Mark Stolper - EVP, CFO
And by definition, if you are buying something at four times EBITDA, you should have a four-year payback or a 25% return on your investment, and we are able to do that. And while we are able to do that, we are able to deleverage the business. And obviously, every dollar theoretically of debt paydown is a dollar that inures to the benefit of the equity. So we are striking -- we are trying to strike a balance here of deleveraging, expanding the business, protecting the business from contracting or creating contracting leverage with private payors as we continue to grow the business and creating value along the way. The board has contemplated share buybacks, will continue to contemplate share buybacks, but it's a balance, as you said, of capital allocation and an arrow that we have in our quiver.
Keith Rose - Analyst
I would encourage you to consider look at purchasing your own stock as a chief asset. The benefits that could inure to your ability to buy other things, Mark, you know the benefit still. I think it's worth a deeper discussion at the board level.
Mark Stolper - EVP, CFO
Thank you. We will definitely take that under consideration. Thank you.
Operator
Ladies and gentlemen, with no further questions in queue, I'd like to turn the conference back over to management for closing remarks.

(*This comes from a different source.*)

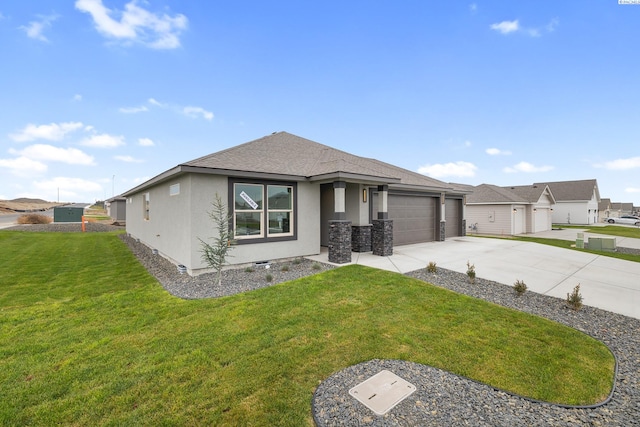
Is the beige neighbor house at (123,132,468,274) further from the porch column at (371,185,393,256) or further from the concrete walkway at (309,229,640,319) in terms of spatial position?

Howard Berger - President, CEO
Thank you operator. Again, I'd like to take this opportunity to thank all of our shareholders for their continued support, and the employees for their dedication and hard work. Management will continue its endeavor to be a market leader that provides great services with an appropriate return on investment (technical difficulty). Thank you for your time today and I look forward (technical difficulty)
Operator
Ladies and gentlemen, that does conclude today's conference. We thank you for your participation. You may now disconnect.